_Challenge_
Can you reproduce the following lines word for word, leaving every character unchanged?

_Records provided_
================

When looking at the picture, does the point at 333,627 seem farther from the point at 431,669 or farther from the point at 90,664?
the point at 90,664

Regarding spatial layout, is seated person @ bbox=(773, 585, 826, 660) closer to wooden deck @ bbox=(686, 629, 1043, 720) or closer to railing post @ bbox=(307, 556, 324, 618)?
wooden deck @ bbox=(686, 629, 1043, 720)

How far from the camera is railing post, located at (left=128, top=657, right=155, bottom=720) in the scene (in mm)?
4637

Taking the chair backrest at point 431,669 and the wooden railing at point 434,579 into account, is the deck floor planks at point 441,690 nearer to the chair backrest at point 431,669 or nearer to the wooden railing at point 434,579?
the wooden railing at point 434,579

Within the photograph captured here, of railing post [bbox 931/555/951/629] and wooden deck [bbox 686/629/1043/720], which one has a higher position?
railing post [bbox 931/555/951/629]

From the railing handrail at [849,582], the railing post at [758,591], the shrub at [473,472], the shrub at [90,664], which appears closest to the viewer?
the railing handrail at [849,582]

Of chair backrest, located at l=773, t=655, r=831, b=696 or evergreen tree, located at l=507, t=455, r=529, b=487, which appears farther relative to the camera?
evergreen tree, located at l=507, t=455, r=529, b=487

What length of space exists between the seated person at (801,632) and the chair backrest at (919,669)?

================

_Response_
When looking at the picture, does the point at 333,627 seem farther from the point at 431,669 or farther from the point at 90,664?
the point at 90,664

Regarding spatial layout, is seated person @ bbox=(773, 585, 826, 660) closer to wooden deck @ bbox=(686, 629, 1043, 720) or closer to railing post @ bbox=(307, 556, 324, 618)?
wooden deck @ bbox=(686, 629, 1043, 720)

How far from the camera is railing post, located at (left=128, top=657, right=155, bottom=720) in the scene (in mm)?
4637

Taking the chair backrest at point 431,669 and the wooden railing at point 434,579 into account, is the deck floor planks at point 441,690 nearer to the chair backrest at point 431,669 or nearer to the wooden railing at point 434,579?
the wooden railing at point 434,579

Within the photograph captured here, of railing post [bbox 931/555/951/629] and wooden deck [bbox 686/629/1043/720], which one has a higher position?
railing post [bbox 931/555/951/629]

From the railing handrail at [849,582], the railing post at [758,591], the shrub at [473,472], the shrub at [90,664], which appears closest to the viewer?
the railing handrail at [849,582]

Of chair backrest, located at l=773, t=655, r=831, b=696 or evergreen tree, located at l=507, t=455, r=529, b=487, which appears farther relative to the camera?
evergreen tree, located at l=507, t=455, r=529, b=487

What length of space exists between the seated person at (801,632) and the chair backrest at (919,669)?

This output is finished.